> _Instructions_:
- a) From the article on Bills club seat prices, list each club section named and the amount fans say the Bills are asking for it.
- b) Please pick up the article on Bills club seat prices right after its final sentence and carry it forward.

Joshua Bessex, Buffalo News


That assurance hasn’t helped some season ticket members in club seats feeling the potential pain in their wallets.

Fans say the Bills are asking $50,000 for the premier second level club section at the 50-yard-line – the Founders Club, $20,000 for the East Club, seating on the second level that runs the entire length of the stadium, and $15,000 for the Field Club, which is in the lower bowl behind the Bills bench.

That includes a requirement that those fans who don’t pay the entire sum up front put a 20% down payment at the time they sign an agreement to reserve the seats in a stadium that won’t open for two more seasons. Those fans then have to make monthly payments, interest free, to pay off the balance before the stadium opens.

Another option is to finance the PSL purchase at an interest rate of more than 10% over 10 years, which would add more than $12,000 in financing costs to each $20,000 PSL.

Fans said they are being showed pricing for seats comparable with their current seat locations. If they want to downgrade to seats with less expensive PSLs, the team is telling fans they must wait until other season ticket holders in those sections have been given their pricing.

Taylor said she asked about moving to a less-expensive section during her more than two-hour visit to the experience center.

“That wasn’t even an option for you,” she said. “I felt it was, basically, these are your seats. You take it or you leave it.”

That rankled Taylor, whose season tickets have been passed down from her grandfather, who first bought them in 1977, to her father and now herself.

> _Information shown_:
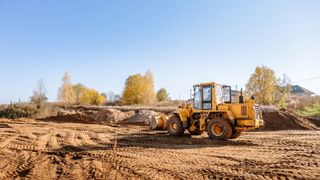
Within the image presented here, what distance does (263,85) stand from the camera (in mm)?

> _Responses in order_:
- a)
- Founders Club: $50,000
- East Club: $20,000
- Field Club: $15,000

- b)
“Seniority means nothing. It doesn’t matter,” she said.

Taylor said she told the team she won’t be buying club level seats she was shown. She also has an account with a pair of season tickets in the 100 level. She is hoping to buy four seats there, but she will have to wait to see how much those seats and their PSLs will cost.

“I grew up loving Buffalo Bills football, and it’s something that my family does together,” she said. “I just I can’t imagine that not being a part of my life.”

Club seating provides a spacious, lavish experience, some including a picturesque view inside and outside the stadium, with large private lounge areas for gathering and procuring upscale food and beverages.

But with those PSL prices on top of the higher ticket prices that are expected for all the 50,000-plus seats in the new stadium, it’s a difficult proposition for some club season ticket holders.

The Bills will not release PSL prices publicly, but a survey conducted about two years ago by the team gave an initial indication of what PSL prices might be like. The PSL prices noted in the survey start at $500 for reserve seating and reach as high as $16,500 for premium seating. A PSL for a field-level club seat located between the 40-yard lines was priced at $24,250 in the survey.

Some have speculated that those prices may have risen because the Bills’ share of the stadium cost keeps increasing. The stadium started at a projected $1.3 billion and is now projected to cost around $1.7 billion.

The sale of PSLs are expected to raise up to $200 million, according to stadium financing experts who spoke to The News. It will reduce the out-of-pocket cost to owners Terry and Kim Pegula for the team contribution to the project. The remaining $850 million for stadium construction will come from taxpayers – $600 million from New York State and $250 million from Erie County.

According to reports, PSLs raised $600 million toward the $5 billion SoFi Stadium in Los Angeles for the Rams and Chargers, which opened in 2020. The Raiders, who moved from Oakland to Las Vegas, used PSLs to raise about $400 million to help pay for their new stadium, where they also began play in 2020. Fans paid anywhere from $500 to $75,000 for a PSL.

“That’s a priority, and one of the first things that I’ll dive into,” Bills new COO Pete Guelli said of PSLs when asked Wednesday.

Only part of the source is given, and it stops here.